Google also bought Titan Aerospace, a manufacturer of drones, and also has been investigating balloon-delivered Internet access.

As has been the case with Google’s earlier investments in municipal Wi-Fi and free airport Wi-Fi, investments in mobile spectrum and even O3b itself, Google investigates numerous access methods, and might eventually commercialize some of them.

Google will provide Wi-Fi access at Starbucks locations, replacing AT&T, and also has commercialized Google Fiber.

Whether Google will succeed at hitting its hoped-for cost targets with the new satellite initiative is unclear. But skeptics doubted Google could turn Google Fiber into a commercial venture as well.

The issue, as always, is whether Google can find some new breakthrough on the capital investment, operating cost or business model fronts, compared to all others who have investigated or who use the same MEO architecture.

To be sure, the cost of supplying satellite bandwidth arguably has fallen over the past couple of decades. By some estimates the latest generations of satellites will feature capacity about 300 percent higher than current generation satellites, and perhaps 33 percent lower cost.

Those with long memories also will recall earlier end-user-focused efforts to create low earth orbit or middle earth networks in the past. To be sure, costs have gotten lower over the past few decades, with developments both in launch costs and the satellites themselves.

Google will of course also have to secure rights to use satellite spectrum.

Some will argue that the key innovations will not come in the areas of bandwidth or cost per megabyte of delivered capacity, but instead in business model innovations. Still, Google and others are creating new competition for legacy providers of Internet access, including now even O3b, one of the newest contenders.

Google will gain by relying on “new technology.” But some will question the magnitude of performance and cost advantages to be gained by using the latest platforms.

As with Google Fiber, with used both traditional suppliers of access and transport gear as well as some home-grown customer premises equipment, the trick will be to innovate in the operations model.

O3b launched an initial fleet of about a dozen satellites, investing about $1.3 billion in that effort. Google plans to launch an order of magnitude more satellites than did O3b.

Even assuming some cost advantages, scale alone will be a cost issue. Even with savings of perhaps 30 percent, Google plans a fleet that is 10 times bigger than what O3b deployed.

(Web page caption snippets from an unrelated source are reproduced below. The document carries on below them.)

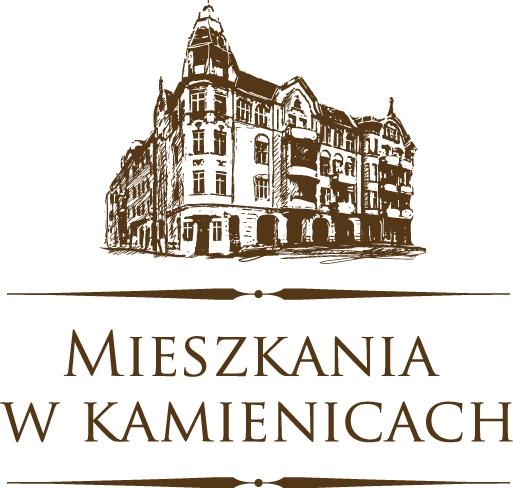 MIESZKANIA W KAMIENICACH SP.Z.O.O.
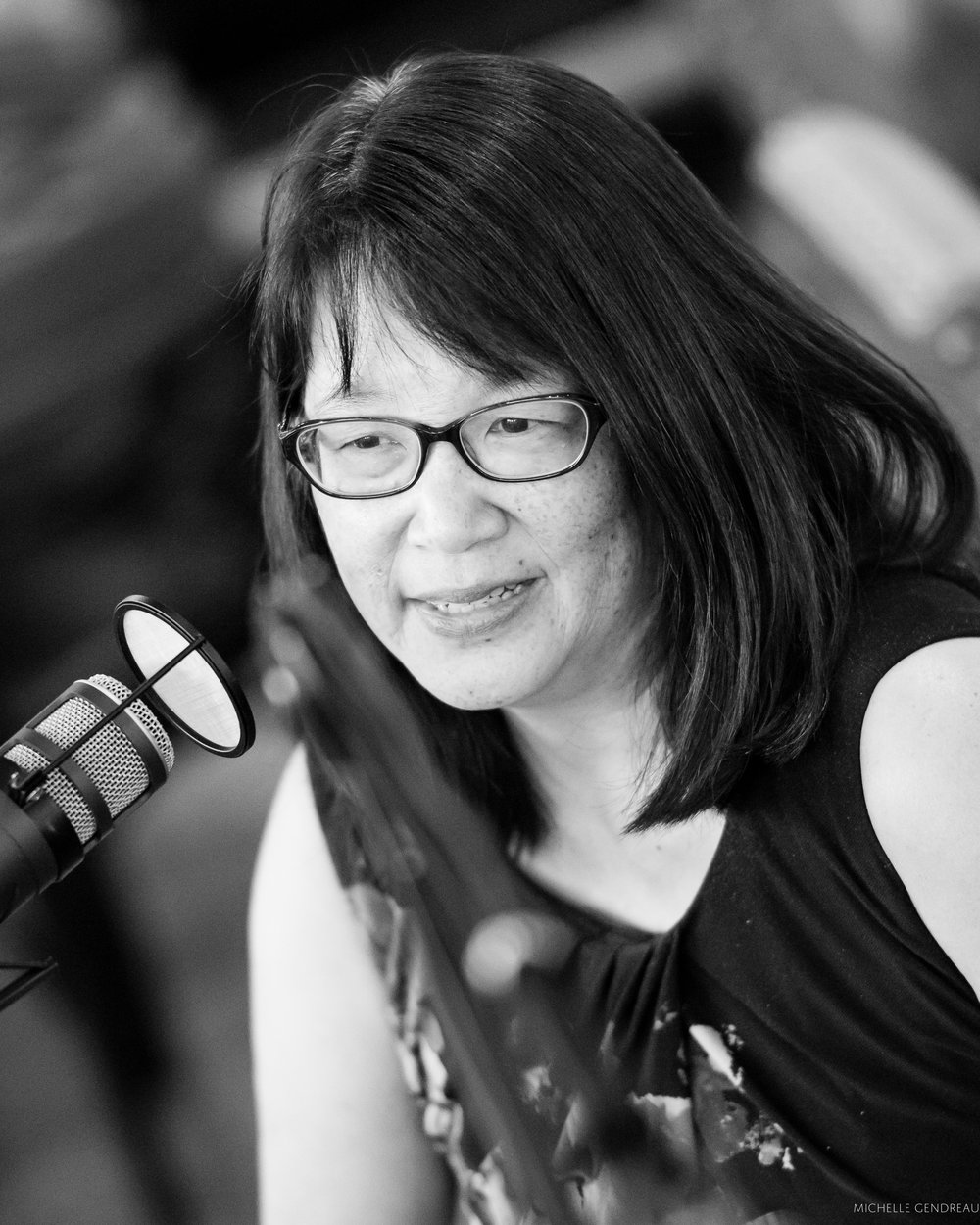 A conversation with Dr. Lisa Wong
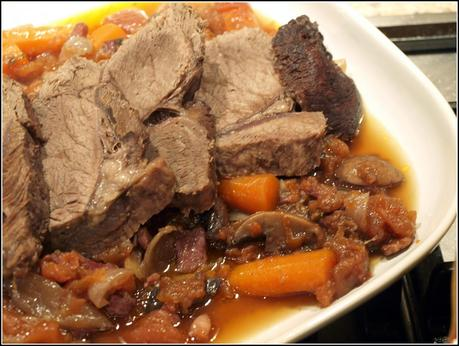 French Style Braised Beef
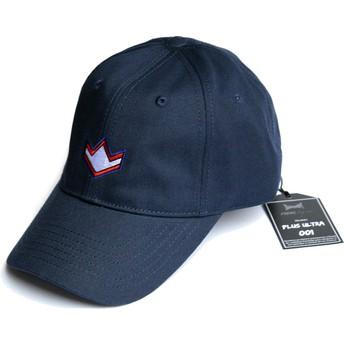 FreakElegance Curved Brim All Might Plus Ultra My Hero Academia Navy Blue Adjustable Cap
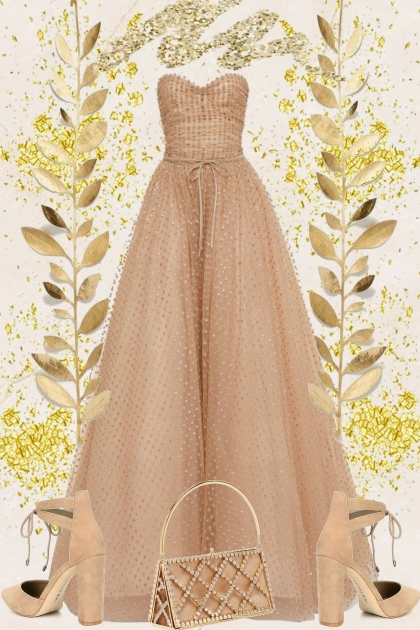 A DREAM DRESS.  .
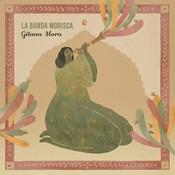 Gitana Mora – La Banda Morisca
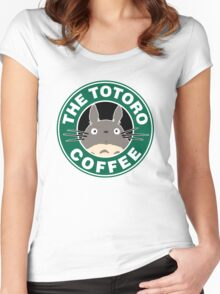 The Anime Coffee Women's Fitted Scoop T-Shirt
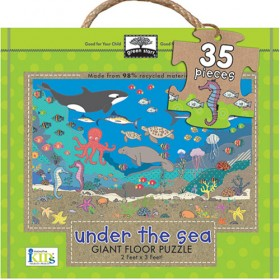 Giant Floor Puzzle, Under the Sea (35pc)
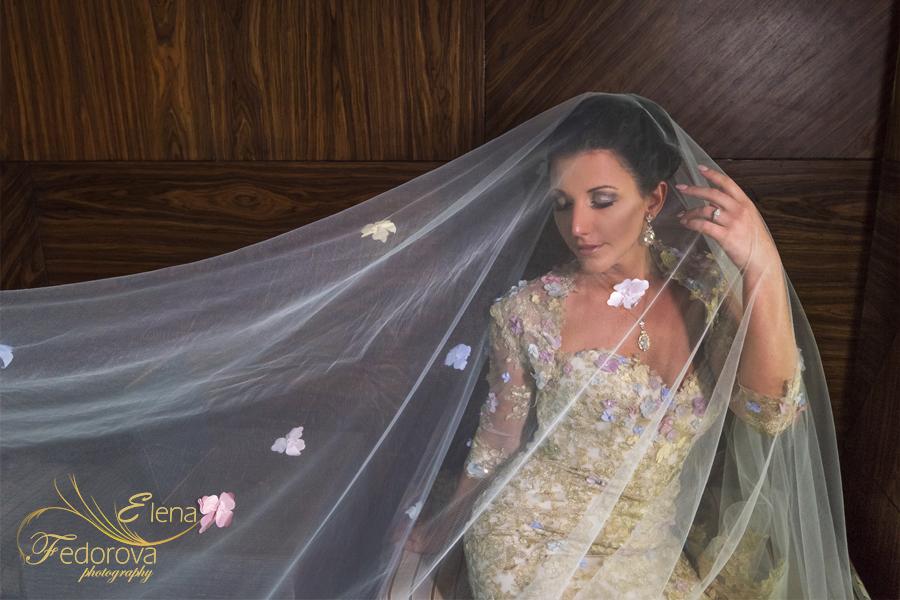 beautiful bride secrets silversand riviera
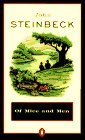 Of Mice and Men 1st 1993 9780140177398 Front Cover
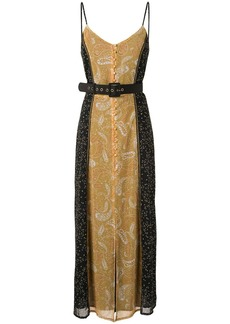 We Are Kindred Amalfi belted maxi dress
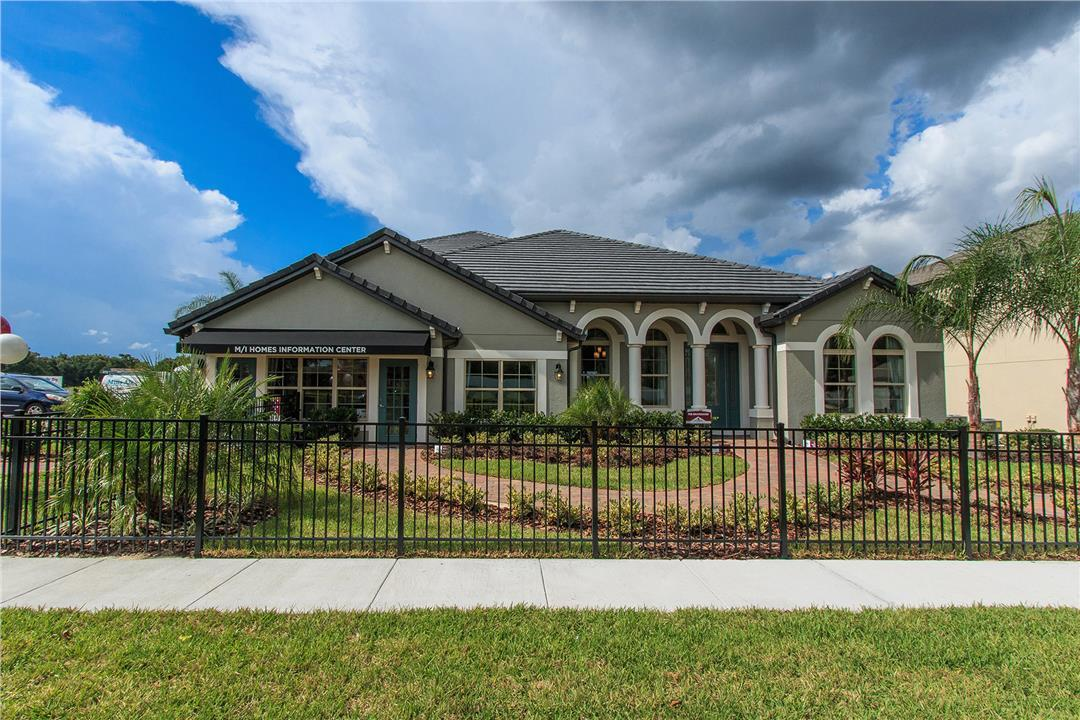 Single Family for Sale at Brookhaven Fl 581 Fosters Grove Loop Oviedo, Florida 32765 United States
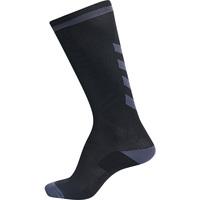 Accessoires Enfant Chaussettes de sport Hummel Chaussettes  elite indoor high noir/gris foncé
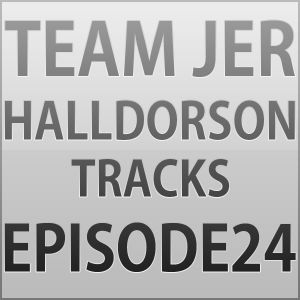 TJHT - Episode 24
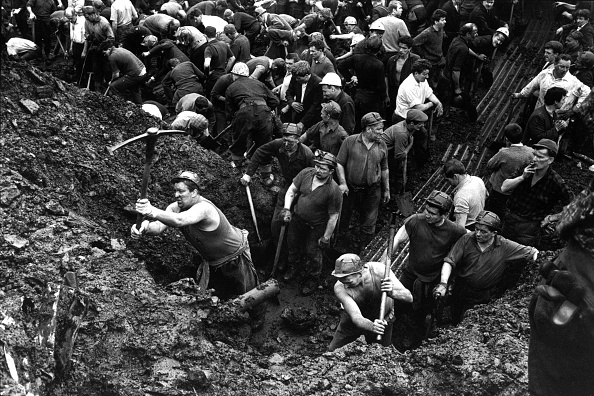 Accidents and Disasters「Aberfan Disaster」:写真・画像(13)[壁紙.com]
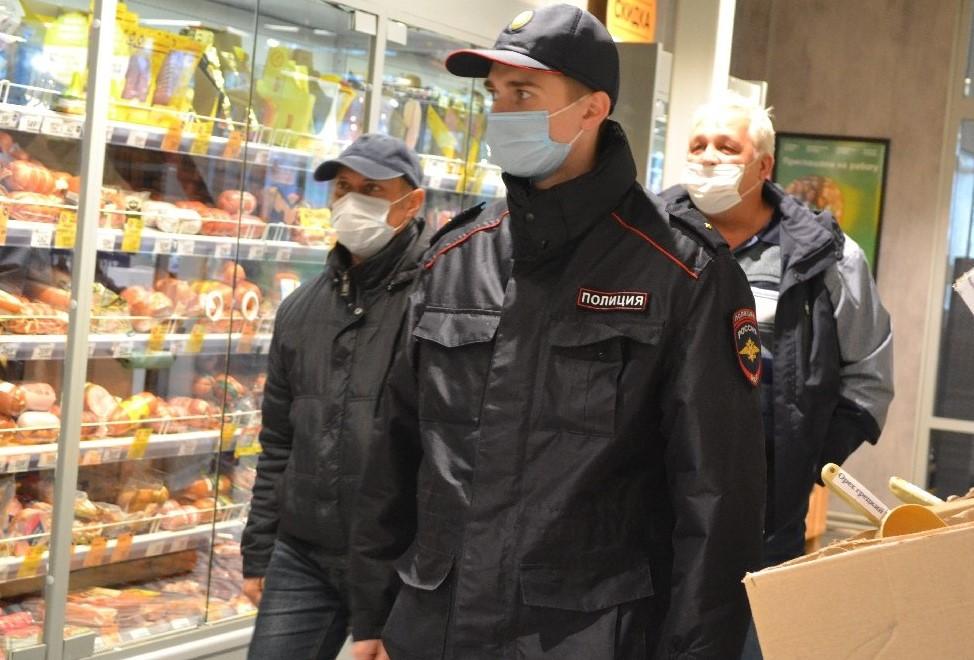 Населению Волгодонского района напомнили о необходимости ношение лицевых масок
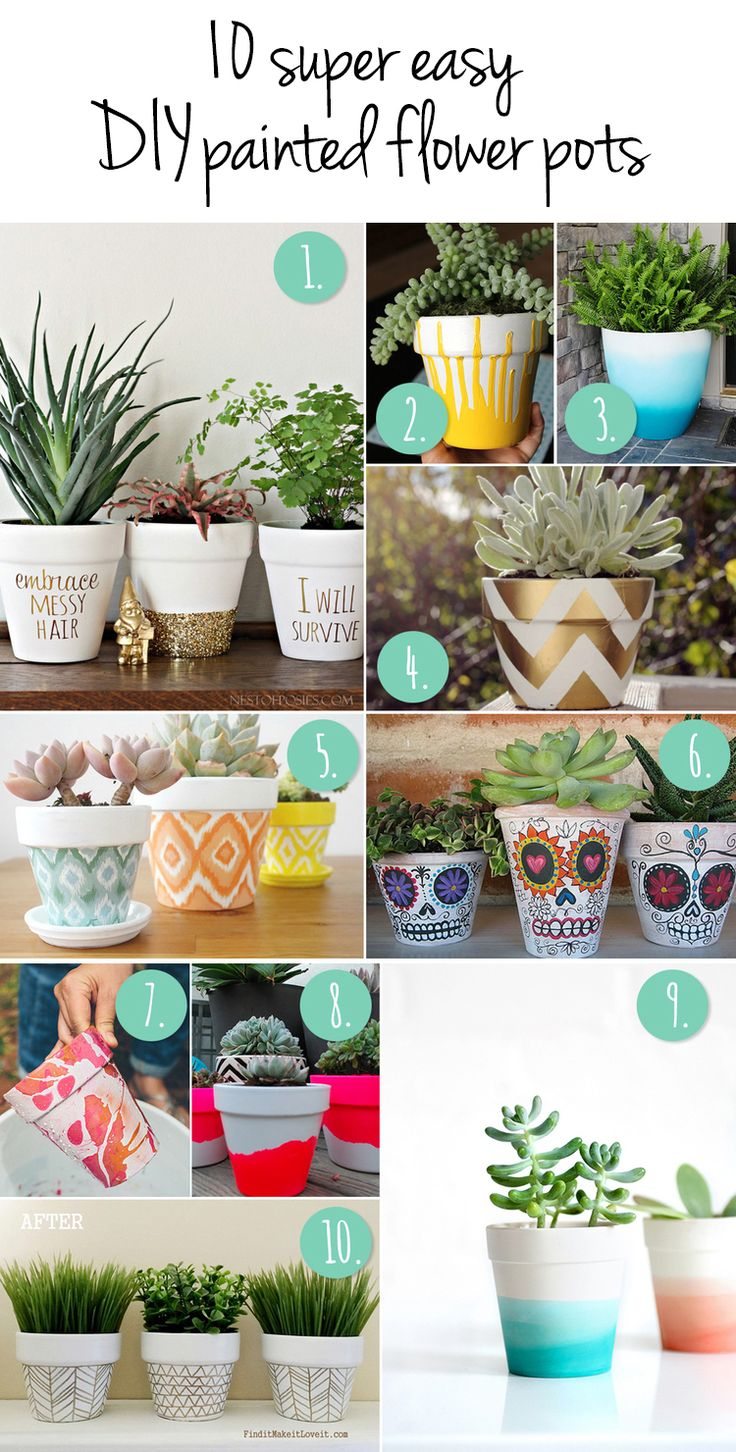 best 25+ paint flower pots ideas on pinterest | painted flower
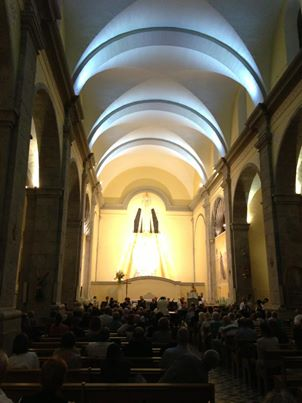 The concert at Église Notre Dame de La Nativité on June 20. By Laura Smith.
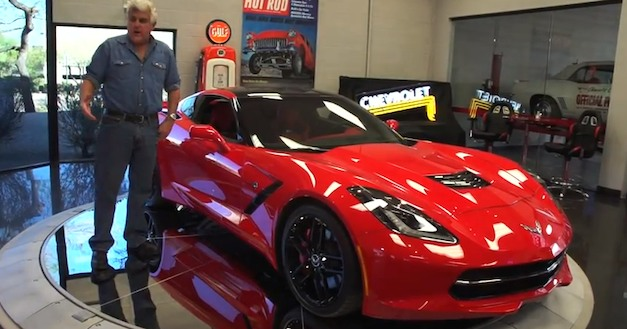 2014 Chevrolet Corvette Stingray stops by Jay Leno&#8217;s Garage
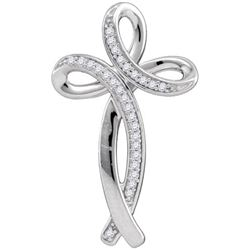 10KT White Gold 0.09CTW DIAMOND CROSS PENDANT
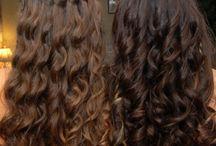 》Hair Style《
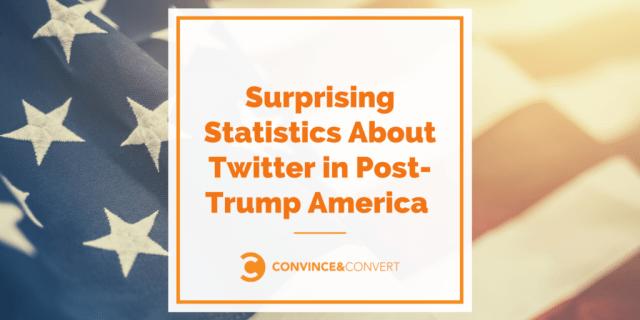 Twitter Statistics (2021)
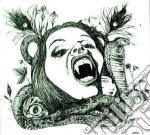 Montecristo - Montecristo cd musicale di MONTECRISTO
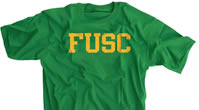 FUSC Green t-shirt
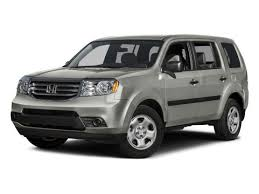 2005 honda pilot issues honda pilot consumer reports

How much bandwidth per customer such an approach can yield always is an issue with satellite delivered services. Retail price per gigabyte also can be an issue.

And then there are the business model issues. O3b provides both “middle mile” wholesale transport to third parties and direct to end users. That means some amount of channel conflict is inherent in the business model. Google might face the same dilemma.

How much does O3b cost compared to other available access options, after O3b backhaul is priced in? It is not easy to say. Google will face the same fundamental pricing issues.

O3b itself only says the “real answer depends” on the partner business model and assets. That will be true for Google as well, even if Google will attempt to innovate on the operating cost model, as it has with Google Fiber.

O3b argues it will “compete strongly where high bandwidth, low latency services are required such as IP trunking and mobile backhaul,” as part of a total end user delivery system. Obviously, much depends on the cost profile of the actual access services partner.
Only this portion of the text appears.